• [Parts of the exercise]
1. From the Uncle Sam history, retype the part that opens with the words containing "Tonight we honor" and closes with "they can be.".
2. According to the Uncle Sam history, who drew the best-known picture-poster of Uncle Sam?

• [Reading passage]
--- Start ---

January Cub Scout Roundtable Issue

Volume 9, Issue 6
February Theme

Uncle Sam Depends On You
Webelos Scholar & Engineer
  Tiger Cub Achievement 6




History of Samuel Wilson
York Adams Area Council

Narrator: In the War of 1812, Samuel Wilson operated a slaughter house in the Village of Troy, N.Y. He was popularly known as Uncle Sam and from time to time, supplied barrels of beef to the soldiers located at Greenbush, stamping the barrels U.S. The soldiers from Troy designated the beef as "Uncle Sam's," implying that it was furnished by Samuel Wilson. The other recruits, thinking that the term was applied to the letters U.S. standing for the United States, began using the appellation "Uncle Sam" figuratively for the United States. This interpretation was picked up promptly by other soldiers who began to call everything belonging to the government, "Uncle Sam's" The term as applied to the United States quickly sprang into popular favor and the weekly periodicals soon began to sketch caricature likeness by adding the long white beard and high hat, a typical representation of our government.

Over time, Uncle Sam came to be as household an item as televisions and computers are today.  Probably the most well known picture-poster of Uncle Sam is that drawn by James Montgomery Flagg.  The famous “I Want You for the US Army” poster was the cover for the July 6, 1916, issue of Leslie's Weekly for a story called "What Are You Doing for Preparedness?"  This poster was used during World War I and then again in World War II to support recruitment of soldiers. 

The message of our theme this months comes from this history, but it does not mean we are all being asked to run off and join the Army.  The real message here is that we are all called to play a part in making the United States the great nation of freedom and justice, as so many citizens—soldiers, sailors, airmen, and civilians alike—have done since the beginning of our nation, when men like Thomas Jefferson and John Hancock put their names on a document declaring our freedom from the oppression it was under—The Declaration of Independence.

Tonight we honor some of out young citizens who have, in their own best way, answered Uncle Sam’s call by doing their best, being the best citizens they can be.

Cubmaster:  At this time we will present our Cub Scouts with awards that recognize them for their achievements over the past month.  As always, we ask the parents to come forward with their sons and to present their awards to them.

--- End ---

• [Supplied material]
--- Start ---

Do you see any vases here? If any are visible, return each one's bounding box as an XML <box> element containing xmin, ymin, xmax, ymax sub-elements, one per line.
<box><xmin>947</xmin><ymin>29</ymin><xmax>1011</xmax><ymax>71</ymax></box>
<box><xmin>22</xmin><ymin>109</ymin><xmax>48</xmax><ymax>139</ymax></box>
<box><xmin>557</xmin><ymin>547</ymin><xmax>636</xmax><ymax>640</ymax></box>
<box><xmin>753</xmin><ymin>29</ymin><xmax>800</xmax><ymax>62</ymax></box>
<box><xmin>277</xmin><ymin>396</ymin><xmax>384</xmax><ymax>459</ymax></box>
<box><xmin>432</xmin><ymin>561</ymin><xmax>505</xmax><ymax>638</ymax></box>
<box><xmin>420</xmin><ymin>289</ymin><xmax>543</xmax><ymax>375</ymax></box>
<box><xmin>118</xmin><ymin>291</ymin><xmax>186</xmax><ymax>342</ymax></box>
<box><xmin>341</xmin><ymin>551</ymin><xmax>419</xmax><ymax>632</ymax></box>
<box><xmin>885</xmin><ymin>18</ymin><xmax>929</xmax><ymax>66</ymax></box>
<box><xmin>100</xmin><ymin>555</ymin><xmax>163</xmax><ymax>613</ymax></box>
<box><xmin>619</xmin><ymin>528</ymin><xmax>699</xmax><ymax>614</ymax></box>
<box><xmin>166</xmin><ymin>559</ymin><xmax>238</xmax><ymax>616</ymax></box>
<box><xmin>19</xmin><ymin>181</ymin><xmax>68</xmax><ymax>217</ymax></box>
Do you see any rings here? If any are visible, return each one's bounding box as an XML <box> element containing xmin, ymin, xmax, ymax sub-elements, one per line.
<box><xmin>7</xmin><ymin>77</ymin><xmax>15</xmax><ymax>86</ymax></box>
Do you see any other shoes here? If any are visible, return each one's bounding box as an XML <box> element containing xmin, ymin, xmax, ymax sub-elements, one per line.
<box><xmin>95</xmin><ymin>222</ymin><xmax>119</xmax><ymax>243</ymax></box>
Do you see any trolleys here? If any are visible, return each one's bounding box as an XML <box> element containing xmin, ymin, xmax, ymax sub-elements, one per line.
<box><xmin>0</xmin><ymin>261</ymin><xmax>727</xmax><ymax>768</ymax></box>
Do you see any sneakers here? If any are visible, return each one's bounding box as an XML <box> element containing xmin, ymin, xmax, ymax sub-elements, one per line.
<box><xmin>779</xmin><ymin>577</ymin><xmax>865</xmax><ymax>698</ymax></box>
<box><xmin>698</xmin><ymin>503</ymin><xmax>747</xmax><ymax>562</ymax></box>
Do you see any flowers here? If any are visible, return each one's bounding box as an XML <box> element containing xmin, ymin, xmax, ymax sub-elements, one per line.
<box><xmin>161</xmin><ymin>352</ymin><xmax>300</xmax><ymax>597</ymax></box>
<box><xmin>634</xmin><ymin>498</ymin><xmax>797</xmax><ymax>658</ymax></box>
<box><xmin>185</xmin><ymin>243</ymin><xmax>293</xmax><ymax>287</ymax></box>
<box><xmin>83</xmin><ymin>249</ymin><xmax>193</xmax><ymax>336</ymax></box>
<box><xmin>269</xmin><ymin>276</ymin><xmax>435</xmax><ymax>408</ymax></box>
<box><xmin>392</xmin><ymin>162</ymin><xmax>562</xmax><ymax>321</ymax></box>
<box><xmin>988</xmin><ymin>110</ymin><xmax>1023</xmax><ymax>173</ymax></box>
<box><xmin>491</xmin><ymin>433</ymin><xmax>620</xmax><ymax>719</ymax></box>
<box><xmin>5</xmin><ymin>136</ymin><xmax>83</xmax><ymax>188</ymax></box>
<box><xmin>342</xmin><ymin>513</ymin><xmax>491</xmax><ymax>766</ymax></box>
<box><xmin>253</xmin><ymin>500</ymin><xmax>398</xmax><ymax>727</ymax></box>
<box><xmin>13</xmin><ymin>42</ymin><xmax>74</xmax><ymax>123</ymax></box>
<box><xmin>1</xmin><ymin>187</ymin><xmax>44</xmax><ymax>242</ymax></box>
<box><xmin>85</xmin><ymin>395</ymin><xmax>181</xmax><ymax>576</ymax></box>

--- End ---
--- Start ---

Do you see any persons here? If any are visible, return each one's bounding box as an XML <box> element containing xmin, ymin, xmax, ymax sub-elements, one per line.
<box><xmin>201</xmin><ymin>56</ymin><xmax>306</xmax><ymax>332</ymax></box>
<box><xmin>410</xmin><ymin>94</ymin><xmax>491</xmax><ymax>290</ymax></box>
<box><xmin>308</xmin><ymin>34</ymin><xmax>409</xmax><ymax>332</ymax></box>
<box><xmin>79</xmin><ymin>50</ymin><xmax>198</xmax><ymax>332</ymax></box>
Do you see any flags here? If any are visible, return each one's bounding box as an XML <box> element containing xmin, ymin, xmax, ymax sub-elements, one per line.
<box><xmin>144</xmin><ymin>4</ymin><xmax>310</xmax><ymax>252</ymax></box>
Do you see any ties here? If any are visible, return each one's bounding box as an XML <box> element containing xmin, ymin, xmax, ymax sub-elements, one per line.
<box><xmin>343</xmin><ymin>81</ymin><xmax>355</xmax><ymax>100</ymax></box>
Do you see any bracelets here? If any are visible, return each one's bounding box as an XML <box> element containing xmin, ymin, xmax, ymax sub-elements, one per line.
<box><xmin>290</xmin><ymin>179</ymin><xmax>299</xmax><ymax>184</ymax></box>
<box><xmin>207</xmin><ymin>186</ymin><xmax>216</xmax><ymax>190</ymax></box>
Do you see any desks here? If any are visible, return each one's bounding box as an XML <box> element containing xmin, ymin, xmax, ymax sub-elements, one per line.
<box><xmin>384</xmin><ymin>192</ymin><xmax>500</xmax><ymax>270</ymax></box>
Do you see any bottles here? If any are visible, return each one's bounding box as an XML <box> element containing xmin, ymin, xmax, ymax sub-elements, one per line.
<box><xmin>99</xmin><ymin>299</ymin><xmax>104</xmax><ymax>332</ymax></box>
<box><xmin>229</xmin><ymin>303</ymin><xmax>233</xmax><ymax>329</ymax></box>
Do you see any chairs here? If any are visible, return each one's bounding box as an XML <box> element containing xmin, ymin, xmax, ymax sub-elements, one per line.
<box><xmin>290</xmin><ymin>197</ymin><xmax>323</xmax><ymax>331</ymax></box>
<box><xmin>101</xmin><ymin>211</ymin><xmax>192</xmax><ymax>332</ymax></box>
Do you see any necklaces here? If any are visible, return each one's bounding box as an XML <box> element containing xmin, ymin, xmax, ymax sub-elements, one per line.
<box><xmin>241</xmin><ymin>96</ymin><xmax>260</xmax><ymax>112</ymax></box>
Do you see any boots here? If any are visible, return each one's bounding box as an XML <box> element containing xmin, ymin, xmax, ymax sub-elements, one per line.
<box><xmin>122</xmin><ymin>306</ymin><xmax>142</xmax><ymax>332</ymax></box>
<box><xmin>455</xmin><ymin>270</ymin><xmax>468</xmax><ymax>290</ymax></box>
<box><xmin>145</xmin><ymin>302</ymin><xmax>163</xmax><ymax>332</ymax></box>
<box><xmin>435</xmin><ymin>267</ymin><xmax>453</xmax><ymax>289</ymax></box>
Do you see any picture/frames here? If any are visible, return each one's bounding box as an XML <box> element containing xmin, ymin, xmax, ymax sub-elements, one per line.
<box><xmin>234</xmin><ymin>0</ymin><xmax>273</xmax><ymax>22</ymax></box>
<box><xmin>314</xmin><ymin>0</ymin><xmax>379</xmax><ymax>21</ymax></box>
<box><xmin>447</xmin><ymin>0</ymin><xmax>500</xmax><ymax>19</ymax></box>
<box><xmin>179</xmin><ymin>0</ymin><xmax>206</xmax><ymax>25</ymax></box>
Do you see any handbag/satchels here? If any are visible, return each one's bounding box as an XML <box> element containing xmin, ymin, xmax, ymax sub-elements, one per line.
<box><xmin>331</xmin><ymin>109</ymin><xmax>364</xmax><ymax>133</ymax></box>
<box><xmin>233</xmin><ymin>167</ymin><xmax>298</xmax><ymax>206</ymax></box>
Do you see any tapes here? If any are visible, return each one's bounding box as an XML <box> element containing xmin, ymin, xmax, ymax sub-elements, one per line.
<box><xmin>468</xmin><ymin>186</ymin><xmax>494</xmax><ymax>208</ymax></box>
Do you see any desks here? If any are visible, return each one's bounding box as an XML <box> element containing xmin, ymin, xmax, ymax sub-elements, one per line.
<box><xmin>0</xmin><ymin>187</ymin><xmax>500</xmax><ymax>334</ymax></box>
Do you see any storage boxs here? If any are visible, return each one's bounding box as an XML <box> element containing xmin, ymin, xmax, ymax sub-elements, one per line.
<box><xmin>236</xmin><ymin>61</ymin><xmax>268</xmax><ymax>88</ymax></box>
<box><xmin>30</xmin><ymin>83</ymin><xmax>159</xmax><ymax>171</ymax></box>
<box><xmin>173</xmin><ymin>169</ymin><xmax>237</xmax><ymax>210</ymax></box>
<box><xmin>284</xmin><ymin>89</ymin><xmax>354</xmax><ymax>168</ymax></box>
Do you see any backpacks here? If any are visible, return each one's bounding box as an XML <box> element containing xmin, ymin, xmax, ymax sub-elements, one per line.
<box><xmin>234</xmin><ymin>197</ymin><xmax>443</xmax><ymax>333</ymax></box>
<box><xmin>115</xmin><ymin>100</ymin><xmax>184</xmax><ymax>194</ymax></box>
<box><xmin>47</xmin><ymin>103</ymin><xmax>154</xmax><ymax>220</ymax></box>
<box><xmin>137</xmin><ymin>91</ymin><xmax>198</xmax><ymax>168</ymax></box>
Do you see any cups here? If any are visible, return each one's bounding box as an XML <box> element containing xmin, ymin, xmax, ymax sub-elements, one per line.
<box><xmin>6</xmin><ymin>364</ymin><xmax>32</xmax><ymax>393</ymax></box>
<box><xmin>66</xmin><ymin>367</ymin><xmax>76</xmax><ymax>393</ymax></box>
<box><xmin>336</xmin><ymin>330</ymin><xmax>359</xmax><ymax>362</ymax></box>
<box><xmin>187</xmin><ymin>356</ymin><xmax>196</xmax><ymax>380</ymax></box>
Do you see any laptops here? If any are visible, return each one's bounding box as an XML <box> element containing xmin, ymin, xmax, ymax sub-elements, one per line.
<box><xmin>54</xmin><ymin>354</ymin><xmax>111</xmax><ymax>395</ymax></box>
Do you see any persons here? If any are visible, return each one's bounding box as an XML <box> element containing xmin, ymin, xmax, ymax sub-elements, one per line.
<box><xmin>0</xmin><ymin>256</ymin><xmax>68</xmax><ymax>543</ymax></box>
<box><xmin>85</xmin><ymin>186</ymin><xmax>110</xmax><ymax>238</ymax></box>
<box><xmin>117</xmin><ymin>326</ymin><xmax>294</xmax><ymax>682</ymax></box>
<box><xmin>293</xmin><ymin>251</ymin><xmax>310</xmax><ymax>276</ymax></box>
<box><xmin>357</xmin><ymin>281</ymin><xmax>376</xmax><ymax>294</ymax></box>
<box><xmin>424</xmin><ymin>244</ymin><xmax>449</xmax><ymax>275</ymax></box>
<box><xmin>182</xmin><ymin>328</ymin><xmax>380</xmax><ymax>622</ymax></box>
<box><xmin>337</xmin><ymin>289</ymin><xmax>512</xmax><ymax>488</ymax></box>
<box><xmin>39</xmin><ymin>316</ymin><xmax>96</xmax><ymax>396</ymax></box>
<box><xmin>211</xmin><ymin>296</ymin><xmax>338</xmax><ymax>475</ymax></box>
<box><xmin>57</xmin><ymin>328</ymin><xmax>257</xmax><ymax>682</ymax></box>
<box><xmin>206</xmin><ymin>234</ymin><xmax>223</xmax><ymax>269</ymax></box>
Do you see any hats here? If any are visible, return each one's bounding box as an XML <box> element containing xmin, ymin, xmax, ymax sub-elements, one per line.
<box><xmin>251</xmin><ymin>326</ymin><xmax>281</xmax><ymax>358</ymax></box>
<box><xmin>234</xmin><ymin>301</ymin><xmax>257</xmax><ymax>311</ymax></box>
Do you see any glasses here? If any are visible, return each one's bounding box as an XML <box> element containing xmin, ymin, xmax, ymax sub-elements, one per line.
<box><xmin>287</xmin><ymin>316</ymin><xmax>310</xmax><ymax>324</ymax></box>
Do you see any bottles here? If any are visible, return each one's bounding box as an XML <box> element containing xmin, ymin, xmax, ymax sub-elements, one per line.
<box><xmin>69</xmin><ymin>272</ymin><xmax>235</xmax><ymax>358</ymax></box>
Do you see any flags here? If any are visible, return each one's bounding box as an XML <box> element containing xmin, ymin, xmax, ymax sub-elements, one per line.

--- End ---

• [The responses]
1.
Tonight we honor some of out young citizens who have, in their own best way, answered Uncle Sam’s call by doing their best, being the best citizens they can be.

2. James Montgomery Flagg